Supplied passage:
════════

Ten Donetsk Stereotypes

The Ukrainian Week went on a myth-busting trip to Donetsk. We debunked seven common myths, but found another three were true
You can live your entire life next to a city and never go there if you don't really have a reason. I'm from Dnipropetrovsk, and it took me quite a while to make my first trip to Donetsk. As I began my first walk in the city, I contemplated its perceived image and set out to either find supporting evidence or dispel common stereotypes about it.
 
Myth 1. Donetsk is unattractive to tourists
 
Before going to Donetsk you need to refocus your tourist glasses and literally learn to see the special character and beauty of this city. Industrial tourism buffs will not be disappointed. Approaches to the city feature sprawling metallurgical giants, lengthy rows of chimerical constructions pinned to the sky by a forest of smokestacks. Scattered bursts of flame over these industrial monsters make them look like fire-breathing dragons. In a while these man-made giants will definitely become industrial tourism attractions. If they stand for a couple more decades, UNESCO may take these remarkable specimens of industrialization under its protection like they did for metallurgy plants in Germany’s Ruhr Region.

════════

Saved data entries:
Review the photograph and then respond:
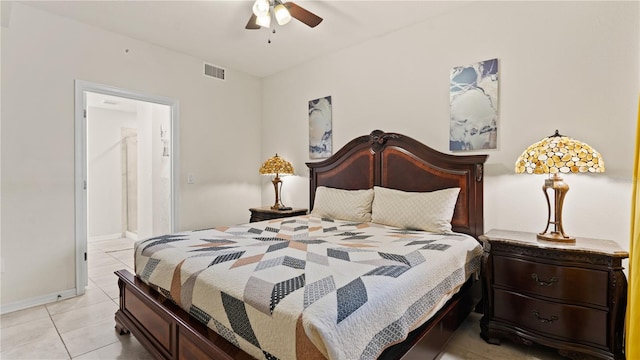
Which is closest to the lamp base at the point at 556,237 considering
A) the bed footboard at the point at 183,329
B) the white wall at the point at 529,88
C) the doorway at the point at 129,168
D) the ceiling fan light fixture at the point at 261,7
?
the white wall at the point at 529,88

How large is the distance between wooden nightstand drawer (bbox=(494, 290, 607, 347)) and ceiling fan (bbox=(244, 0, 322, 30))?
253 cm

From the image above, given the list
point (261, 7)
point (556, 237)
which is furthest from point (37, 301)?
point (556, 237)

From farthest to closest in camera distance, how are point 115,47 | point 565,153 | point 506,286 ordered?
point 115,47
point 506,286
point 565,153

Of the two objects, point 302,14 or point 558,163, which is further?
point 302,14

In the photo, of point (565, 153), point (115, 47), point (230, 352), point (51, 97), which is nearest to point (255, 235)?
point (230, 352)

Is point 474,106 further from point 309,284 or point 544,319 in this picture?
point 309,284

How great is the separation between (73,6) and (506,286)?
430cm

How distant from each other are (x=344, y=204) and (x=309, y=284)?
6.26 feet

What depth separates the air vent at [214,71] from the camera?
4082 millimetres

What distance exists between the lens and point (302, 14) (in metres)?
2.43

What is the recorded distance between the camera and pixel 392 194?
2.92 meters

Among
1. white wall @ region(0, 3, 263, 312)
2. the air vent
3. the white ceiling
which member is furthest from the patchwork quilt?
the air vent

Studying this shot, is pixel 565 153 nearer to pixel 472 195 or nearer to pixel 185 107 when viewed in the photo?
pixel 472 195

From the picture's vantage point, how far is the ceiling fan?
7.46ft
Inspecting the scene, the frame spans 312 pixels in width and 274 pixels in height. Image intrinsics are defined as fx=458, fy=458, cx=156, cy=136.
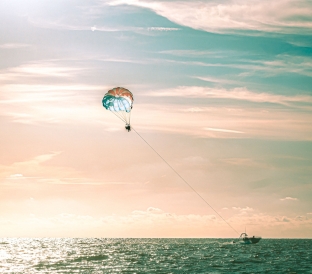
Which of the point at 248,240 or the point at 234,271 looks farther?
the point at 248,240

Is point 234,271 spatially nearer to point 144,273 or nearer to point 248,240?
point 144,273

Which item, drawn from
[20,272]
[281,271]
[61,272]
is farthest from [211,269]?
[20,272]

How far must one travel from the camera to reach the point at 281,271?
66.6 meters

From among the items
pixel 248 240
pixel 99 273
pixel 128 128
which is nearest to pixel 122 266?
pixel 99 273

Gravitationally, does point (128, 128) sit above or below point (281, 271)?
above

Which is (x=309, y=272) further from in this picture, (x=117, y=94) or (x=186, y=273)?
(x=117, y=94)

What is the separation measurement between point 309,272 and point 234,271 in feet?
36.5

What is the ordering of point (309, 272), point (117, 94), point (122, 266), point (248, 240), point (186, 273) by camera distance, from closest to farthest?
point (117, 94) → point (186, 273) → point (309, 272) → point (122, 266) → point (248, 240)

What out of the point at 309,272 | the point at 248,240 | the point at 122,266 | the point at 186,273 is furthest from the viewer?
the point at 248,240

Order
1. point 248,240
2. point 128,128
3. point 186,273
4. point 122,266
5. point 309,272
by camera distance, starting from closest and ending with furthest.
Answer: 1. point 128,128
2. point 186,273
3. point 309,272
4. point 122,266
5. point 248,240

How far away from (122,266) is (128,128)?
109ft

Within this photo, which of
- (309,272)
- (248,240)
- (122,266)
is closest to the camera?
(309,272)

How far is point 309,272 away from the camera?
65.9 m

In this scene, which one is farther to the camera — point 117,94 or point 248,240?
point 248,240
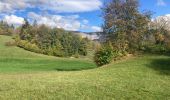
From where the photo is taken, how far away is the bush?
28319 millimetres

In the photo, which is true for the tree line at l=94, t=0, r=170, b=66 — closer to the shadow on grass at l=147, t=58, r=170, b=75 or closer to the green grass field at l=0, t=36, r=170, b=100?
the shadow on grass at l=147, t=58, r=170, b=75

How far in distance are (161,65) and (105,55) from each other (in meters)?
7.88

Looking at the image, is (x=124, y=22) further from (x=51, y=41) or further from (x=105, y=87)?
(x=51, y=41)

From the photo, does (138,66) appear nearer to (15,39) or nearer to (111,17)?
(111,17)

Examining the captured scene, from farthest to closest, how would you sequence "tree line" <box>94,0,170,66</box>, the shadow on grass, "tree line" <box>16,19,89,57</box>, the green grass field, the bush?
1. "tree line" <box>16,19,89,57</box>
2. "tree line" <box>94,0,170,66</box>
3. the bush
4. the shadow on grass
5. the green grass field

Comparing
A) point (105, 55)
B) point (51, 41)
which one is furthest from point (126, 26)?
point (51, 41)

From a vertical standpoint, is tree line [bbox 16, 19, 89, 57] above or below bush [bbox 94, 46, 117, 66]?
below

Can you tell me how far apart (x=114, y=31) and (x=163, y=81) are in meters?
17.7

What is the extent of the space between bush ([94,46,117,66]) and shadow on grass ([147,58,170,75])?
17.4 ft

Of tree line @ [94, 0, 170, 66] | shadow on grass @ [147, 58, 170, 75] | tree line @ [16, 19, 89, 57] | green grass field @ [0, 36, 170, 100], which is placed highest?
tree line @ [94, 0, 170, 66]

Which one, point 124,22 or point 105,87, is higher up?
point 124,22

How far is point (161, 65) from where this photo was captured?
21.4 meters

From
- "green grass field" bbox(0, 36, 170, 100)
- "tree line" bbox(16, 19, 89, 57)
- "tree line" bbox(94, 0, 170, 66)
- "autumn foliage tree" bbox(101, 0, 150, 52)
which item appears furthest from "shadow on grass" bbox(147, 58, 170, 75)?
"tree line" bbox(16, 19, 89, 57)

════════

Task set:
- 1) Repeat the part of the Donetsk stereotypes text starting at "The Ukrainian Week" and ending at "stereotypes about it.", swapping "walk" for "stroll".
- 2) Condense the paragraph of the Donetsk stereotypes text that opens with "Before going to Donetsk you need to refocus" into a shorter version, keeping its main facts.

Task-by-task outputs:
- 1)
The Ukrainian Week went on a myth-busting trip to Donetsk. We debunked seven common myths, but found another three were true
You can live your entire life next to a city and never go there if you don't really have a reason. I'm from Dnipropetrovsk, and it took me quite a while to make my first trip to Donetsk. As I began my first stroll in the city, I contemplated its perceived image and set out to either find supporting evidence or dispel common stereotypes about it.

- 2) To appreciate Donetsk, visitors have to learn to see its special character and beauty. Industrial tourism fans will not be disappointed. The approaches to the city feature sprawling metallurgical plants and a forest of smokestacks, and bursts of flame make them look like fire-breathing dragons. These giants will become industrial tourism attractions. If they stand for a couple more decades, UNESCO may protect them, as it did metallurgy plants in Germany's Ruhr Region.